Già. Ed è per questo che assistiamo a una sorta di presa d’ostaggio dell’astronave di Los Angeles. È come se i figli della diaspora volessero rivendicare le proprie convinzioni sul palcoscenico sportivo più rilevante al mondo. E lo stesso fanno i tifosi vicini all’attuale governo. A pochi metri di distanza l’uno dall’altro. Condividendo l’urlo «Iran, Iran, Iran!». Esultando con trasporto per le reti che valgono l’1-1 e il 2-2. Applaudendo al fischio finale. Nonostante le tensioni delle scorse ore e gli animi inquieti. Ma con un’eccezione: non appena fuoriesce dagli altoparlanti, l’inno iraniano viene ricoperto di fischi, «buu» e pollici abbassati. Un colpo al cuore del regime, quantomeno a distanza.
Pressioni e sicurezza
«Ognuno può divertirsi e mescolare la politica con lo sport.
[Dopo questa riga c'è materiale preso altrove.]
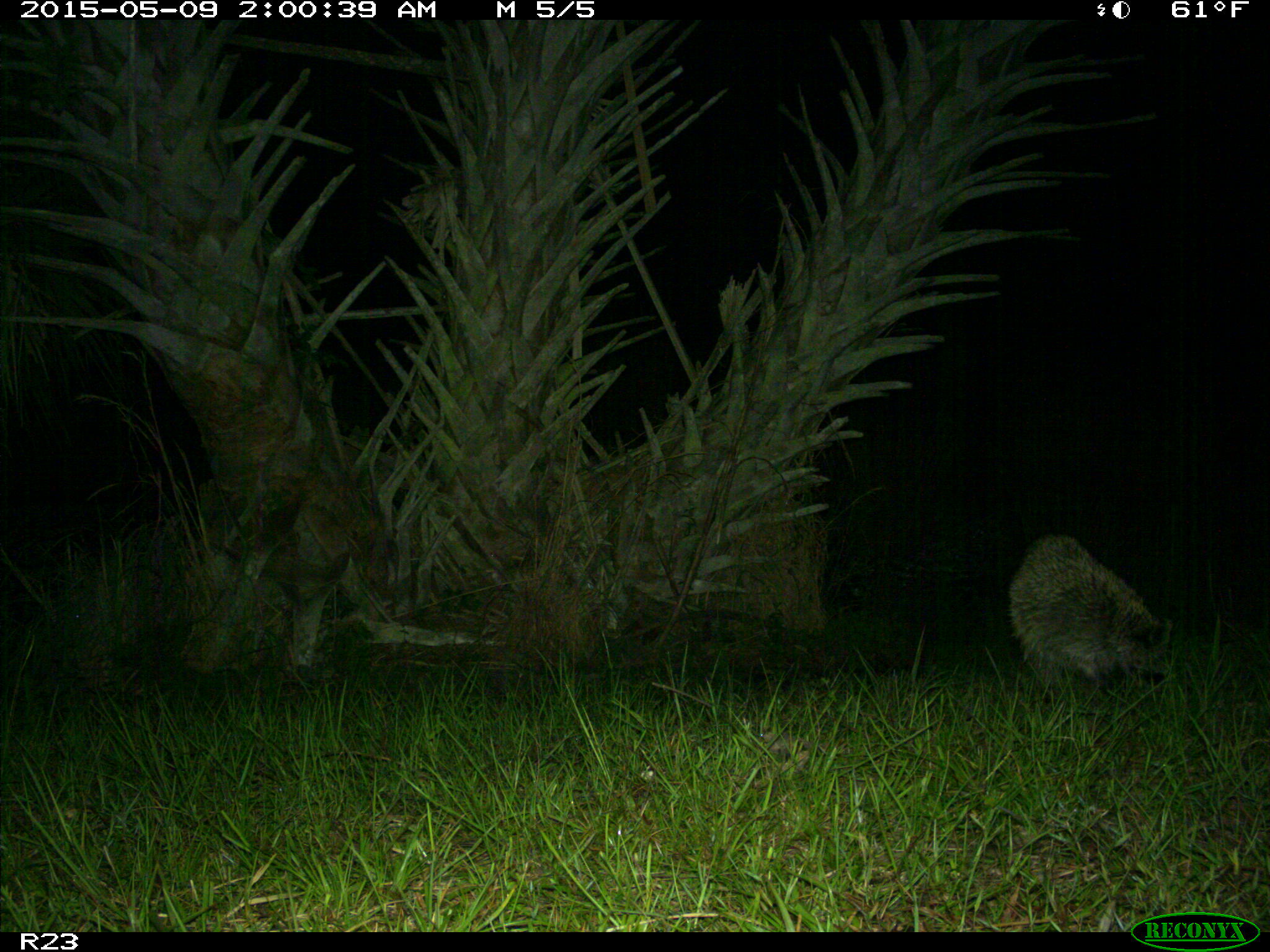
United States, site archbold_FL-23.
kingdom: Animalia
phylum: Chordata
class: Mammalia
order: Artiodactyla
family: Bovidae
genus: Bos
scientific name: Bos taurus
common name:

A volte funziona, altre no» sostiene da parte sua Roozbeh: «In generale, nella storia, molti atleti della Repubblica islamica hanno sostenuto i movimenti civili e la loro disobbedienza. Era quasi una cosa normale nel quadro delle competizioni internazionali. L'ultimo caso lo abbiamo osservato con le calciatrici impegnate in Australia nella Coppa del Mondo: si sono rifiutate di cantare l’inno e un paio di loro sono state costrette a chiedere asilo politico, mentre altre, a causa delle pressioni del regime sulle rispettive famiglie, hanno dovuto revocare la richiesta e rientrare in Iran». Pure all’esordio ai Mondiali 2022, in Qatar, fece scalpore la decisione di non intonare l’inno, mostrando sintonia con le proteste a Teheran per la morte di Mahsa Amini. La solidarietà dei giocatori del Team Melli si esaurì però nello spazio di una partita. E ora, abbracciati attorno al cerchio di centrocampo, Taremi e compagni cantano convinti malgrado i fischi.
«Questa volta - indica Roozbeh - è diverso, poiché negli scorsi mesi è stata presa di mira l’integrità nazionale. Ed è normale che le persone comuni – non degli esperti di politica o degli attivisti come me - reagiscano schierandosi con il governo centrale. Qualunque sia, non importa. E capisco che l’atteggiamento dei giocatori, mossi da ragioni di sicurezza. Magari esistono delle divergenze, ma per queste ci si batterà in seguito. Perciò sottolineavo che la guerra rallenterà le conquiste dei civili in materia di libertà e democrazia». Ma per la comunità di Teherangeles, Iran-Nuova Zelanda è stata infine l’occasione per alzare la voce e sventolare una bandiera diversa davanti agli occhi del mondo.